Giovanni Lauricella

Alzando lo sguardo



Quelle di Paolo Radi sono invero opere particolari, che si distinguono per la ricercatezza dei materiali usati, come il supporto, la spessa e porosa carta d'acquarello, un po' raggrinzita come se fosse consunta dal tempo. Paolo Radi vi fa piccoli interventi con perspex, pvc e gomma siliconica, come ad incentrare l' attenzione dello spettatore su delle deboli immagini che si intravedono appena.
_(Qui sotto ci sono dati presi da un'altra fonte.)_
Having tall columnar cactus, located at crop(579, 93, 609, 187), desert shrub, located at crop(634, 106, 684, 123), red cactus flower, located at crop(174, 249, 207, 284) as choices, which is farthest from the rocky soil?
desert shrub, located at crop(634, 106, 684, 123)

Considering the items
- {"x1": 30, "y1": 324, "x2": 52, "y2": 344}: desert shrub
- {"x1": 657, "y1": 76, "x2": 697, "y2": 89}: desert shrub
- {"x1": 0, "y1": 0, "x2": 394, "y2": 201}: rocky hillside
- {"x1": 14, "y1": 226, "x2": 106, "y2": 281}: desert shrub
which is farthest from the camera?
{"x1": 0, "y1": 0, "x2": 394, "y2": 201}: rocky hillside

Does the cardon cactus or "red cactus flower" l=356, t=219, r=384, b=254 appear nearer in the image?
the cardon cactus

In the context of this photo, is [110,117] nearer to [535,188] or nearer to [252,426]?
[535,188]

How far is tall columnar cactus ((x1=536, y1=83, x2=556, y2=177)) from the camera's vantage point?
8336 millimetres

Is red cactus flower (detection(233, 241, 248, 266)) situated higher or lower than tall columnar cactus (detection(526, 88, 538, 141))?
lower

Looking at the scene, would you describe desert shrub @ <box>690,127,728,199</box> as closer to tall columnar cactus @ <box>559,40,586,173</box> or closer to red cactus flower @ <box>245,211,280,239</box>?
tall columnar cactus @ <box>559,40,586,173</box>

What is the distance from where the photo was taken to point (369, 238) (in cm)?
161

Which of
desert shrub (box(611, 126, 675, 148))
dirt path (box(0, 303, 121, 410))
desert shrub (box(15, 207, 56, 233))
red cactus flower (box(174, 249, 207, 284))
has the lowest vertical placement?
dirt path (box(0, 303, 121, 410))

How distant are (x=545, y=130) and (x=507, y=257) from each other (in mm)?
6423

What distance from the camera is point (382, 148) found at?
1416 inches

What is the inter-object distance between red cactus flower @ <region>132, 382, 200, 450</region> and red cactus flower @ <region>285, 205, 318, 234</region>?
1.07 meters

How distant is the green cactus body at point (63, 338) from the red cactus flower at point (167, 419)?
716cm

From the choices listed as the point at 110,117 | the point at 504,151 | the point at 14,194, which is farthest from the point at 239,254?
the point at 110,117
Sono squarci di luce fra gli edifici dello storico ghetto romano, visti dal basso verso l'alto, tristi ritagli di cielo rivisti in omaggio ad una memoria collettiva, che l'artista nelle sue opere rimarca drammaticamente. Monocromi che sembrano reperti, specie quelli dove sotto il pvc si intravedono scritture di testi,come reliquie e frammenti di documenti che testimoniano la tragedia del '900 nota a tutti come Olocausto, nella fattispecie quello subito dagli ebrei romani. Nell'elaborata articolazione prevale una vena malinconica, opacizzata dalla trasparenza gommosa del pvc, che esprime le forme come se fossero tracce da preservare nel tempo, come una evocazione che vada conservata per le generazioni future, o forse come una speranza che quel cielo sia non solo lo spiraglio intravisto dal recluso, ma anche l'apertura verso un futuro nuovo per un popolo,un evento storico che si è in effetti realizzato, anche se, come continuamente riscontriamo, su quel nuovo orizzonte si addensano sempre nuvole minacciose. Credo che tanto sia stato detto sul passato del popolo ebraico che, se volessi aggiungere altro, mi sembrerebbe di profanarne la storia, ma forse in quei cieli sagomati dai tetti visti dal disotto è racchiusa anche la proiezione di quel raggiungimento di una terra promessa che il Vecchio Testamento ci ha tramandato come monito ed esempio. L'esposizione ben si ambienta nella suggestiva galleria Annamarracotemporanea, che dà su un caratteristico vicolo del ghetto. Molto interessante è il testo del curatore Lorenzo Respi, che presenta l'ottimo catalogo.